**DATA SECTION**
┄┄┄┄┄┄

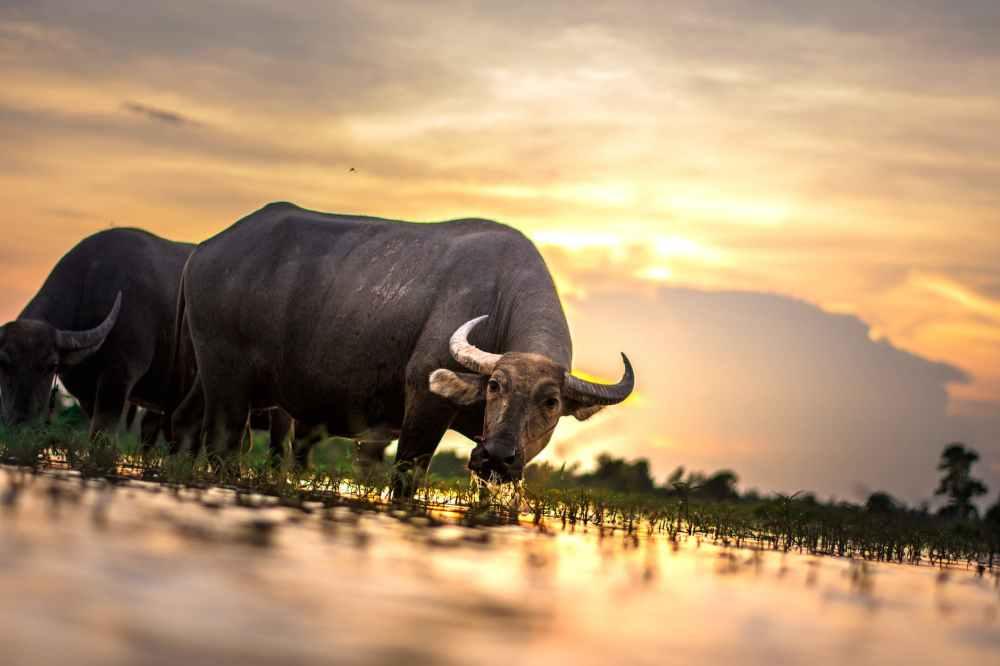 agriculture animals asia buffalo
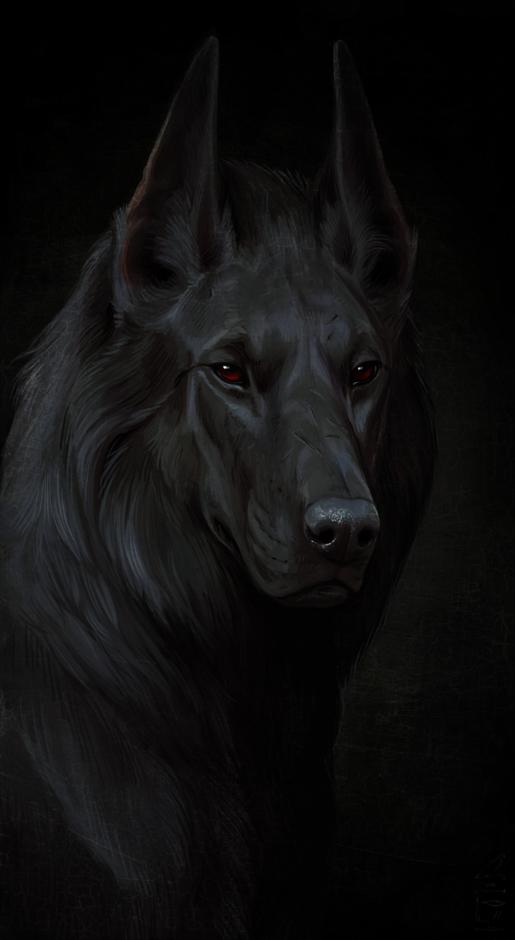 black dog by Atenebris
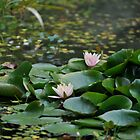 Pond of Beauty by lochithea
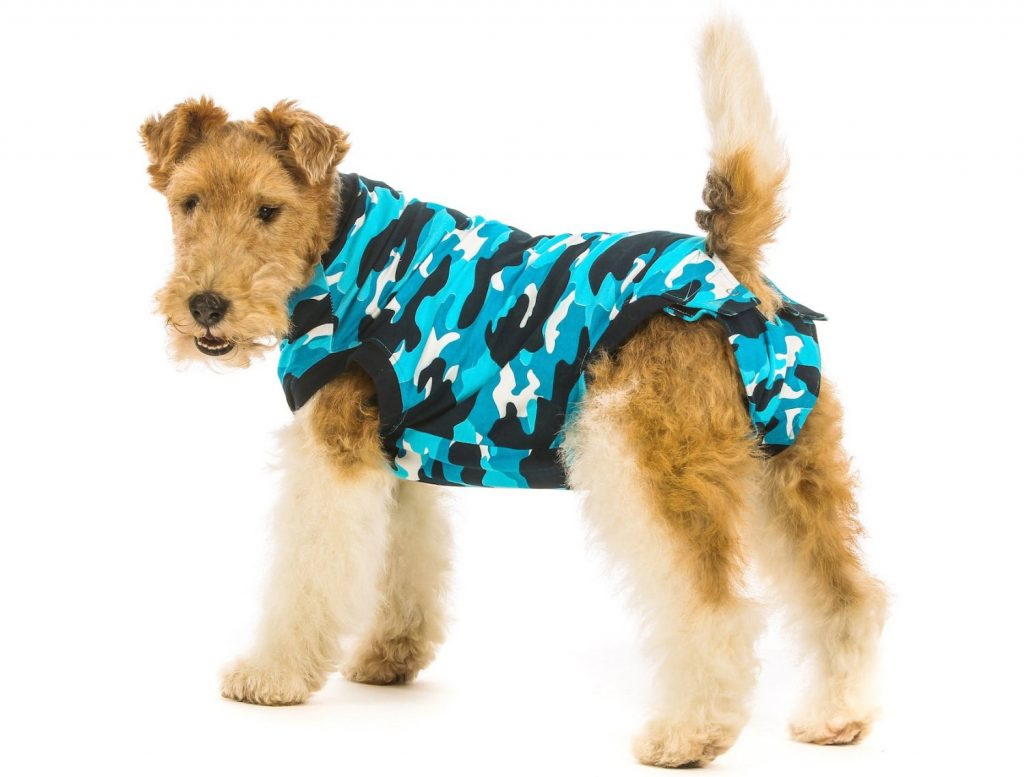 suitical terrier dog recovery surgery ecollar alternative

┄┄┄┄┄┄

**DIRECTIONS**
Write out the listing again word for word, but without its pictures.

**RESPONSE AREA**
 agriculture animals asia buffalo
 black dog by Atenebris
 Pond of Beauty by lochithea
 suitical terrier dog recovery surgery ecollar alternative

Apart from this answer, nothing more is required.